[God is] a father to the fatherless. Psalm 68:5
Guy Bryant, single and with no children of his own, worked in New York City’s child welfare department. Daily, he encountered the intense need for foster parents and decided to do something about it. For more than a decade, Bryant fostered more than fifty children, once caring for nine at the same time. “Every time I turned around there was a kid who needed a place to stay,” Bryant explained. “If you have the space in your home and heart, you just do it. You don’t really think about it.” The foster children who’ve grown and established their own lives still have keys to Bryant’s apartment and often return on Sundays for lunch with “Pops.” Bryant has shown the love of a father to many.
The Scriptures tell us that God pursues all who are forgotten or cast aside. Although some believers will find themselves destitute and vulnerable in this life, He promises to be with them. God is “a father to the fatherless” (Psalm 68:5). If, through neglect or tragedy, we’re alone, God is still there—reaching out to us, drawing us near, and giving us hope. Indeed, “God sets the lonely in families” (v. 6). In Jesus, other believers comprise our spiritual family.
Whatever our challenging family stories, our isolation, our abandonment, or our relational dysfunction may be, we can know that we’re loved.

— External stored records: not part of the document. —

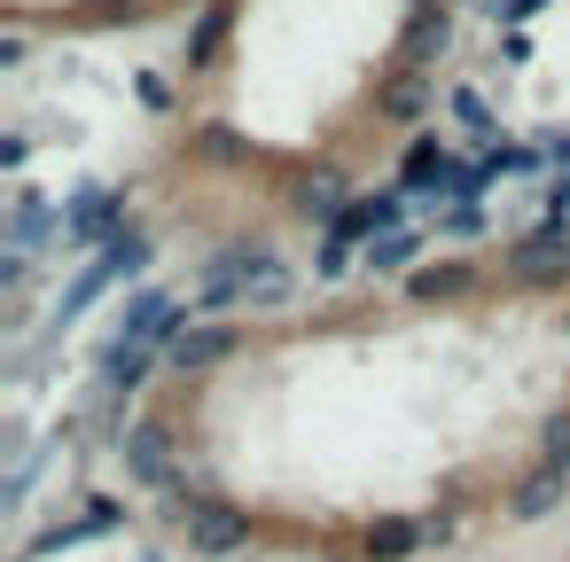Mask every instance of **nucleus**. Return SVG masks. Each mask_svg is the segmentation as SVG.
I'll return each instance as SVG.
<instances>
[{
    "instance_id": "15",
    "label": "nucleus",
    "mask_w": 570,
    "mask_h": 562,
    "mask_svg": "<svg viewBox=\"0 0 570 562\" xmlns=\"http://www.w3.org/2000/svg\"><path fill=\"white\" fill-rule=\"evenodd\" d=\"M539 9H547V0H492L500 24H523V17H539Z\"/></svg>"
},
{
    "instance_id": "10",
    "label": "nucleus",
    "mask_w": 570,
    "mask_h": 562,
    "mask_svg": "<svg viewBox=\"0 0 570 562\" xmlns=\"http://www.w3.org/2000/svg\"><path fill=\"white\" fill-rule=\"evenodd\" d=\"M414 250H422V235H383V243L367 250V266H375V274H414Z\"/></svg>"
},
{
    "instance_id": "11",
    "label": "nucleus",
    "mask_w": 570,
    "mask_h": 562,
    "mask_svg": "<svg viewBox=\"0 0 570 562\" xmlns=\"http://www.w3.org/2000/svg\"><path fill=\"white\" fill-rule=\"evenodd\" d=\"M445 110H453L469 134H492V126H500V118H492V102H484L476 87H453V95H445Z\"/></svg>"
},
{
    "instance_id": "5",
    "label": "nucleus",
    "mask_w": 570,
    "mask_h": 562,
    "mask_svg": "<svg viewBox=\"0 0 570 562\" xmlns=\"http://www.w3.org/2000/svg\"><path fill=\"white\" fill-rule=\"evenodd\" d=\"M289 211H297V219H321V227H336V219L352 211V204H344V172H336V165H313V172L289 188Z\"/></svg>"
},
{
    "instance_id": "4",
    "label": "nucleus",
    "mask_w": 570,
    "mask_h": 562,
    "mask_svg": "<svg viewBox=\"0 0 570 562\" xmlns=\"http://www.w3.org/2000/svg\"><path fill=\"white\" fill-rule=\"evenodd\" d=\"M476 289H484V274L461 266V258H445V266H414V274H406V297H422V305H469Z\"/></svg>"
},
{
    "instance_id": "7",
    "label": "nucleus",
    "mask_w": 570,
    "mask_h": 562,
    "mask_svg": "<svg viewBox=\"0 0 570 562\" xmlns=\"http://www.w3.org/2000/svg\"><path fill=\"white\" fill-rule=\"evenodd\" d=\"M118 211H126V196H118V188H87V196L63 211V235H71V250H87V243H95V235H102Z\"/></svg>"
},
{
    "instance_id": "6",
    "label": "nucleus",
    "mask_w": 570,
    "mask_h": 562,
    "mask_svg": "<svg viewBox=\"0 0 570 562\" xmlns=\"http://www.w3.org/2000/svg\"><path fill=\"white\" fill-rule=\"evenodd\" d=\"M430 102H438V95H430V71H391V79L375 87V110H383L391 126H422Z\"/></svg>"
},
{
    "instance_id": "8",
    "label": "nucleus",
    "mask_w": 570,
    "mask_h": 562,
    "mask_svg": "<svg viewBox=\"0 0 570 562\" xmlns=\"http://www.w3.org/2000/svg\"><path fill=\"white\" fill-rule=\"evenodd\" d=\"M391 219H399V188H383V196H360V204H352V211L328 227V243H344V250H352L360 235H375V227H391Z\"/></svg>"
},
{
    "instance_id": "2",
    "label": "nucleus",
    "mask_w": 570,
    "mask_h": 562,
    "mask_svg": "<svg viewBox=\"0 0 570 562\" xmlns=\"http://www.w3.org/2000/svg\"><path fill=\"white\" fill-rule=\"evenodd\" d=\"M399 188H414V196H438V188H445V196H476L484 180H476L469 165H453V149H445L438 134H414V141H406V165H399Z\"/></svg>"
},
{
    "instance_id": "13",
    "label": "nucleus",
    "mask_w": 570,
    "mask_h": 562,
    "mask_svg": "<svg viewBox=\"0 0 570 562\" xmlns=\"http://www.w3.org/2000/svg\"><path fill=\"white\" fill-rule=\"evenodd\" d=\"M204 157H219V165H243V157H250V141H243L235 126H204Z\"/></svg>"
},
{
    "instance_id": "3",
    "label": "nucleus",
    "mask_w": 570,
    "mask_h": 562,
    "mask_svg": "<svg viewBox=\"0 0 570 562\" xmlns=\"http://www.w3.org/2000/svg\"><path fill=\"white\" fill-rule=\"evenodd\" d=\"M445 48H453V9L445 0H414V17L399 32V71H430Z\"/></svg>"
},
{
    "instance_id": "14",
    "label": "nucleus",
    "mask_w": 570,
    "mask_h": 562,
    "mask_svg": "<svg viewBox=\"0 0 570 562\" xmlns=\"http://www.w3.org/2000/svg\"><path fill=\"white\" fill-rule=\"evenodd\" d=\"M134 87H141V102H149V110H173V87H165V79H157V71H141V79H134Z\"/></svg>"
},
{
    "instance_id": "9",
    "label": "nucleus",
    "mask_w": 570,
    "mask_h": 562,
    "mask_svg": "<svg viewBox=\"0 0 570 562\" xmlns=\"http://www.w3.org/2000/svg\"><path fill=\"white\" fill-rule=\"evenodd\" d=\"M219 48H227V9H204V17H196V32H188V71H212V63H219Z\"/></svg>"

With God, we’re fatherless no more.
What does it mean for you to have a heavenly Father who loves you and will never leave you? How does He meet your deepest needs?
Father God, I need a good father, a true father, one who will not leave me. I’m grateful You’re this Father for me.
Nearly forty times in the Old Testament the Hebrew word yāthom (the root word means “to be lonely”) is translated “fatherless,” as in Psalm 68:5. Though forgotten by others, the fatherless and widows aren’t overlooked by God. The social responsibility of God’s people included sensitivity to care for them. The first place in Scripture that explicitly points this out is Exodus 22:22–23: “Do not take advantage of the widow or the fatherless. If you do and they cry out to me, I will certainly hear their cry.” The words of James in the New Testament also reveal God’s heart for them: “Religion that God our Father accepts as pure and faultless is this: to look after orphans and widows in their distress” (James 1:27). God’s people of any era are to be His caregiving agents to those on the margins.